=== Work to be completed ===
In the data below, find the line that contains "Queue and Theme Monitoring" and the line that contains "- …..og engasjert ungdom". Copy both, plus every line between them, exactly.

=== Data records ===

▬▬▬▬▬▬▬▬▬▬

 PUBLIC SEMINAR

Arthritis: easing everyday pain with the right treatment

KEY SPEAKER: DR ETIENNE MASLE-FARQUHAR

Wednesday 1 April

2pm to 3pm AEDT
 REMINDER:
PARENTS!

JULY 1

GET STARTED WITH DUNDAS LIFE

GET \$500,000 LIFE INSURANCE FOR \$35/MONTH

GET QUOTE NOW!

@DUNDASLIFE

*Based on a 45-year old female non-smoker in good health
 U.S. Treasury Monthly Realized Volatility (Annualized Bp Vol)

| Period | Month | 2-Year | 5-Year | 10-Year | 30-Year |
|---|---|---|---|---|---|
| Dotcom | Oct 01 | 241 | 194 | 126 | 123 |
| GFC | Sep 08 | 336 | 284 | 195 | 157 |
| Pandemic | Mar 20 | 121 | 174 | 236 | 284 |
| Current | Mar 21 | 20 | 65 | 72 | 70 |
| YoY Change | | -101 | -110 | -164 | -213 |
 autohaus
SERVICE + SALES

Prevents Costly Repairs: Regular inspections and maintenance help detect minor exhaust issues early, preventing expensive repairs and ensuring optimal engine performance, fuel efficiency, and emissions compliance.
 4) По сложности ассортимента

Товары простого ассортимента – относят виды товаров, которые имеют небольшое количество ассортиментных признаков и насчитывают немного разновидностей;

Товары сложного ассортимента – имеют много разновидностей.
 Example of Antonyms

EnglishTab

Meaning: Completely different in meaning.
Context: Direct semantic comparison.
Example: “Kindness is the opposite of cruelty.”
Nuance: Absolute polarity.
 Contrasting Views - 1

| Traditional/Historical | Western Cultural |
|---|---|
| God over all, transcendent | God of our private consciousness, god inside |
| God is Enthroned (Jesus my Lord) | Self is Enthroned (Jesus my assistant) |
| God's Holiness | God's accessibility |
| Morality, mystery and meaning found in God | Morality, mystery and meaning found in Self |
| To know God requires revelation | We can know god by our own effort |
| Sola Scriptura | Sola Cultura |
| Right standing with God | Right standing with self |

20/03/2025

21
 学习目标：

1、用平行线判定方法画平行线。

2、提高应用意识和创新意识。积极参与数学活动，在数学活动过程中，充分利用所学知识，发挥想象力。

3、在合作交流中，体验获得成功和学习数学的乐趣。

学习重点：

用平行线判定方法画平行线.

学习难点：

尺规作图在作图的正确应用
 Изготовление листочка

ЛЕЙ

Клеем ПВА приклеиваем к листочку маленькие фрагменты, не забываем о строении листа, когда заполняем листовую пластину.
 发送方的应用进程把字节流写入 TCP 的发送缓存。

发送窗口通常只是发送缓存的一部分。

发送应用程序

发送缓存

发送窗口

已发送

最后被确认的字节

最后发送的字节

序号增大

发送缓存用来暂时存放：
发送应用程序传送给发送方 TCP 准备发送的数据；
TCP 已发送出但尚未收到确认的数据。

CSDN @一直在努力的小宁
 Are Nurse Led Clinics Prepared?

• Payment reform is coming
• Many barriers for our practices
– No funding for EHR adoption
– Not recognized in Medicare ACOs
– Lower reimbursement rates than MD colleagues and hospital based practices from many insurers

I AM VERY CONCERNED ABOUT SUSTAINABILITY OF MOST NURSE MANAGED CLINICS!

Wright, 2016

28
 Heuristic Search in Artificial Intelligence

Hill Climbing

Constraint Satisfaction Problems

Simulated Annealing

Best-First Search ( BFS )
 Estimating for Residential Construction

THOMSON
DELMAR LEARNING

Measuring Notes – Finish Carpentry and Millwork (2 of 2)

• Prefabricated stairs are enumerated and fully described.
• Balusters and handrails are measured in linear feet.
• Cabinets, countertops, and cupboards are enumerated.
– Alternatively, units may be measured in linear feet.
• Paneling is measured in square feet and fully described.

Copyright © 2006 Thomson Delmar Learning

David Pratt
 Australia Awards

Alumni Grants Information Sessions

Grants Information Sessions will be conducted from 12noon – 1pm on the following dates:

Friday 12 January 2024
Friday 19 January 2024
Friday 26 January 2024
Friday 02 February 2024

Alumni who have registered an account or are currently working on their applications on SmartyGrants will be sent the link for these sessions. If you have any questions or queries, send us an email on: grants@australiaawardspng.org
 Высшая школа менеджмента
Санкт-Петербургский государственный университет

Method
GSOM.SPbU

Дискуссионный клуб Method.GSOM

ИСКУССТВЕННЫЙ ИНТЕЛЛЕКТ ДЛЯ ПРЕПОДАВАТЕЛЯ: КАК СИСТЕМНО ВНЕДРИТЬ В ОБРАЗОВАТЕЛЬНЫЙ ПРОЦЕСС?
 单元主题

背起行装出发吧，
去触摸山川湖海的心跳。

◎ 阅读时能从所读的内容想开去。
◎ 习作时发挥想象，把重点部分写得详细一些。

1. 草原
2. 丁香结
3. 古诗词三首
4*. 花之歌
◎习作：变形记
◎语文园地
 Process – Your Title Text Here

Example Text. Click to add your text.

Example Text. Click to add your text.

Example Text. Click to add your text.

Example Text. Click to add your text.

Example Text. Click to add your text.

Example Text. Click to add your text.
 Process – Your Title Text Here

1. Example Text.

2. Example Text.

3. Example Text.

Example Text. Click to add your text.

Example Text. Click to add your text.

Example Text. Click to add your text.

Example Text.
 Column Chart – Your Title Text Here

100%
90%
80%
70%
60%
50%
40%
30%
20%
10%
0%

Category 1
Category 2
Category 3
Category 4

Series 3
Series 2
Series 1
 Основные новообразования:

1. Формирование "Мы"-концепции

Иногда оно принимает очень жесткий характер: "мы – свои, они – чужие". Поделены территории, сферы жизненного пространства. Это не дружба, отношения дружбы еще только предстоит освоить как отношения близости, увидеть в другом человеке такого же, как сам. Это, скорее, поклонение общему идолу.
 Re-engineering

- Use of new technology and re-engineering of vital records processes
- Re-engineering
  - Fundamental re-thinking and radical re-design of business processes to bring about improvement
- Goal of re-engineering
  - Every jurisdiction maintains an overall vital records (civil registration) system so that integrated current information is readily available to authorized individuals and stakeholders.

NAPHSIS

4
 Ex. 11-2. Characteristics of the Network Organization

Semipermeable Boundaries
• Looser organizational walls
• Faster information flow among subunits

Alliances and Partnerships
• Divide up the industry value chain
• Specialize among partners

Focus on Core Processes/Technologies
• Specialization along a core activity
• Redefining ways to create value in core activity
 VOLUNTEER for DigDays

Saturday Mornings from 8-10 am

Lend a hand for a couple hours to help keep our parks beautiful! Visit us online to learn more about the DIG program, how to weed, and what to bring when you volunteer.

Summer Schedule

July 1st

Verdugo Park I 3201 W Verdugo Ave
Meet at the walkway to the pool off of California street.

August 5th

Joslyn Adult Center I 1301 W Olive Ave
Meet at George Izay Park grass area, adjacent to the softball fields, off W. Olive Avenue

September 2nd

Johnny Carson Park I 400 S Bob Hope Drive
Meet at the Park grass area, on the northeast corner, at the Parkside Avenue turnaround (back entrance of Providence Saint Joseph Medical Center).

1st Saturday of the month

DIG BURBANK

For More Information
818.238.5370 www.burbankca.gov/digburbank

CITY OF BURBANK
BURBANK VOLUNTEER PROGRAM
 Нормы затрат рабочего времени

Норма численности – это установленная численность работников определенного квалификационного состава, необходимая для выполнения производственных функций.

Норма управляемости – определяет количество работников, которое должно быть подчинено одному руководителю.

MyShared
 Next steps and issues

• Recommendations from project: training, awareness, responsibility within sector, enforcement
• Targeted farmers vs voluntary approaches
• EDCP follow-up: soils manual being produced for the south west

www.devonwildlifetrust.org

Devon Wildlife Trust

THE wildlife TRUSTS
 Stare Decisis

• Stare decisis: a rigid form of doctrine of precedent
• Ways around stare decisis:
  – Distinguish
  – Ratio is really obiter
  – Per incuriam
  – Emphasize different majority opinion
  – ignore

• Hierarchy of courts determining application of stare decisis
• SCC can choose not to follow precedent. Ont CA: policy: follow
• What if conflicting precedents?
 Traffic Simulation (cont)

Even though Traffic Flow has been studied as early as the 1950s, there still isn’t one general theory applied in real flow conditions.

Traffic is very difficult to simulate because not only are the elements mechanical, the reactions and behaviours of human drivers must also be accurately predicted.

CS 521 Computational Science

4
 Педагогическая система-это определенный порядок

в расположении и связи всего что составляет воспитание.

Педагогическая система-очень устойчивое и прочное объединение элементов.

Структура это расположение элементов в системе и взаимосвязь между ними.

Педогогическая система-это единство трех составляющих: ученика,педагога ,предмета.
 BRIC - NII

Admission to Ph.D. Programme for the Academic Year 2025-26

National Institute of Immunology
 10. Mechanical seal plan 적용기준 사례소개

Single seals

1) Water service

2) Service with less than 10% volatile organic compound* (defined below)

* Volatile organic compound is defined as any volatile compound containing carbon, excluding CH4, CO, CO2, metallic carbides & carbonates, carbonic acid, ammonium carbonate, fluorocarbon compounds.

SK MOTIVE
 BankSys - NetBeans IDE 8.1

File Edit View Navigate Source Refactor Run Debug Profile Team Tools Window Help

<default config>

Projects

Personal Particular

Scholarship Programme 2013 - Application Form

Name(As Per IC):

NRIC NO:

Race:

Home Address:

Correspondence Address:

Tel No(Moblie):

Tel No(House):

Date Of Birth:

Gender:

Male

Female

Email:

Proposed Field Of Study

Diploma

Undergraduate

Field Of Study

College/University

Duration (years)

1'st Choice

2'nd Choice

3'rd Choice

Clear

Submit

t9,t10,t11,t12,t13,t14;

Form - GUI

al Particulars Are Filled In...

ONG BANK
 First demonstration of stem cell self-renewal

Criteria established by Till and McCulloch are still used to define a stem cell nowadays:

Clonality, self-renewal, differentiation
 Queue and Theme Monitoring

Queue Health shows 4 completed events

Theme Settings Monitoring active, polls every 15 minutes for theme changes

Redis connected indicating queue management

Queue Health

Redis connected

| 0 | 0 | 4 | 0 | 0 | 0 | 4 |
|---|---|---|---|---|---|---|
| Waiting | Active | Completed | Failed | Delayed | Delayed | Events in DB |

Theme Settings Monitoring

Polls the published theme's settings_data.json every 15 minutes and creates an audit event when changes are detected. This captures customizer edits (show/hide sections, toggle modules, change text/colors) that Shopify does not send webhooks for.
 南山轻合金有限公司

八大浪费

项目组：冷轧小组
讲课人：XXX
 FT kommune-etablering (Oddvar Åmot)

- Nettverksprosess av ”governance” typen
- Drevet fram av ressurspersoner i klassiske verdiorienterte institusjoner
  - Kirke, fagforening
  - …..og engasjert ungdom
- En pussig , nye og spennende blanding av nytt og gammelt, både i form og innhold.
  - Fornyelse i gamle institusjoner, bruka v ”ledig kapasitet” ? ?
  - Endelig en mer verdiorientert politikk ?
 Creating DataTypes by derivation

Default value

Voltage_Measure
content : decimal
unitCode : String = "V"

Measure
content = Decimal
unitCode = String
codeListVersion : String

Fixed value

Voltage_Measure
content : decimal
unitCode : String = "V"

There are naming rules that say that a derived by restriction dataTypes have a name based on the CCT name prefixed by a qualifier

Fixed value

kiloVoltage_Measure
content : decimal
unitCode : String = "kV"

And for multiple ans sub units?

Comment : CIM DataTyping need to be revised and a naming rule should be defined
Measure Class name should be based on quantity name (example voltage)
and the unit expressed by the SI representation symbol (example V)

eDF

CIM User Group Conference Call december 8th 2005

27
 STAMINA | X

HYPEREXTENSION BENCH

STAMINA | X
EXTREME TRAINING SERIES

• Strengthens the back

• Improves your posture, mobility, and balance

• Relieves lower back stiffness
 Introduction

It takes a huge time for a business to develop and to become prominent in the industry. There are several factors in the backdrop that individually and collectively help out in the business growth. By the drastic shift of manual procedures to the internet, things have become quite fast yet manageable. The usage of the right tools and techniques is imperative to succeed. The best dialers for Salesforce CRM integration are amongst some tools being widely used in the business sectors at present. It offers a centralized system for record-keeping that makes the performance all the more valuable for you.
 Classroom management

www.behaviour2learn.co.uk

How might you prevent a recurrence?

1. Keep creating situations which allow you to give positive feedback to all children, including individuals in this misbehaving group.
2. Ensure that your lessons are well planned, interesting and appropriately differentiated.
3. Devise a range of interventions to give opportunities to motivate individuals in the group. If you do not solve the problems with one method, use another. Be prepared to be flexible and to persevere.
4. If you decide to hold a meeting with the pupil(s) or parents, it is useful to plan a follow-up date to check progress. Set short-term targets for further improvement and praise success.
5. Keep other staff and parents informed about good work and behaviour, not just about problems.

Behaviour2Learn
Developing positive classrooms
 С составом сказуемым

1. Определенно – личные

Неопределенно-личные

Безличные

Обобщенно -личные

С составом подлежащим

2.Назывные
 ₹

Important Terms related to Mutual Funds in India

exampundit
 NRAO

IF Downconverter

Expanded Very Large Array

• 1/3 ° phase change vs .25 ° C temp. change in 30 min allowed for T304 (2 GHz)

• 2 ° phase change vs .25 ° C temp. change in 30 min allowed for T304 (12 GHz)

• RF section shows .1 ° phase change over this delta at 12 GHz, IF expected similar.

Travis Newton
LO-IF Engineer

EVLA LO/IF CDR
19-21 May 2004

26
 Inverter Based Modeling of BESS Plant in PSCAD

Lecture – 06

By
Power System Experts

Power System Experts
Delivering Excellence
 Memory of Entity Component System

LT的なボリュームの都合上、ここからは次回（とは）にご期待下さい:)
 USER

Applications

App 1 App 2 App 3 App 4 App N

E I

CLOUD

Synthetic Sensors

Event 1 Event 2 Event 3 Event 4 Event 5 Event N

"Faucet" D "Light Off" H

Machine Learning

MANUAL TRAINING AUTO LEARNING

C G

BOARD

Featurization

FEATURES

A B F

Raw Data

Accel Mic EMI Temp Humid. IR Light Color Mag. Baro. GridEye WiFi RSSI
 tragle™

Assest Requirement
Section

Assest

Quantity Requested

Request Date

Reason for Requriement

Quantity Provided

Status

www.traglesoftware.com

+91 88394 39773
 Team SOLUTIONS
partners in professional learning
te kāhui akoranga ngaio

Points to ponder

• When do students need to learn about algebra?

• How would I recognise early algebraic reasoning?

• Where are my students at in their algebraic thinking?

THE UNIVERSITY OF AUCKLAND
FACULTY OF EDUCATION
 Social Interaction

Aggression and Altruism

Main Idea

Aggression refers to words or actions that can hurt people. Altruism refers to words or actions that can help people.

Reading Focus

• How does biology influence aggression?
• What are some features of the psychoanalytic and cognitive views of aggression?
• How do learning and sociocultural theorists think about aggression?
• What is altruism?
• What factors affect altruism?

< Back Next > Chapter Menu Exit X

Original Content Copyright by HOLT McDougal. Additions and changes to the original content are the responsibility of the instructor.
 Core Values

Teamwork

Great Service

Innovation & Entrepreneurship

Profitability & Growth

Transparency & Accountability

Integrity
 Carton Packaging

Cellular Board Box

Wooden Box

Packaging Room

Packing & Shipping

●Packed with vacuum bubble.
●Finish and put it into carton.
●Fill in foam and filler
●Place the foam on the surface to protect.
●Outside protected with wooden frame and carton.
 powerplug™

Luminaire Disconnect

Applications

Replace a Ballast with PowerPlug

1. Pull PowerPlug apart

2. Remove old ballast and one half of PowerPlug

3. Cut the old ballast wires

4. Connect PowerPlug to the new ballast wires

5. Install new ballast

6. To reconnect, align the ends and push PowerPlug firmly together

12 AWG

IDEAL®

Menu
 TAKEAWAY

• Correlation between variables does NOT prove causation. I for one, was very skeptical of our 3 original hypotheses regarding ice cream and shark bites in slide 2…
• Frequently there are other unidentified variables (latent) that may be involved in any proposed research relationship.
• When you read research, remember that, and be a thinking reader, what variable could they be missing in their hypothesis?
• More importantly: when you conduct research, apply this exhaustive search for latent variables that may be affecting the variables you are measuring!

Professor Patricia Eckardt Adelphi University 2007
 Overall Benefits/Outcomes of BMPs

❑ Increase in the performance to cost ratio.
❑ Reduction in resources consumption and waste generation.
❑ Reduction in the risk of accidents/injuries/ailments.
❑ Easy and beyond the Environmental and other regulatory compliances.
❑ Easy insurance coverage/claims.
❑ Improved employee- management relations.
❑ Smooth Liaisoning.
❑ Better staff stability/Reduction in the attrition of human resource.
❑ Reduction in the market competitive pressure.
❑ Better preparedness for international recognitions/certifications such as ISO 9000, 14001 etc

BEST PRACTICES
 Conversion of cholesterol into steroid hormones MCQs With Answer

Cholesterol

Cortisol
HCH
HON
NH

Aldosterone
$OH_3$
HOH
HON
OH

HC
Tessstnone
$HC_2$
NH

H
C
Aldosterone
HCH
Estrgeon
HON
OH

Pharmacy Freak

▬▬▬▬▬▬▬▬▬▬

=== Task answer ===
 Queue and Theme Monitoring

Queue Health shows 4 completed events

Theme Settings Monitoring active, polls every 15 minutes for theme changes

Redis connected indicating queue management

Queue Health

Redis connected

| 0 | 0 | 4 | 0 | 0 | 0 | 4 |
|---|---|---|---|---|---|---|
| Waiting | Active | Completed | Failed | Delayed | Delayed | Events in DB |

Theme Settings Monitoring

Polls the published theme's settings_data.json every 15 minutes and creates an audit event when changes are detected. This captures customizer edits (show/hide sections, toggle modules, change text/colors) that Shopify does not send webhooks for.
 南山轻合金有限公司

八大浪费

项目组：冷轧小组
讲课人：XXX
 FT kommune-etablering (Oddvar Åmot)

- Nettverksprosess av ”governance” typen
- Drevet fram av ressurspersoner i klassiske verdiorienterte institusjoner
  - Kirke, fagforening
  - …..og engasjert ungdom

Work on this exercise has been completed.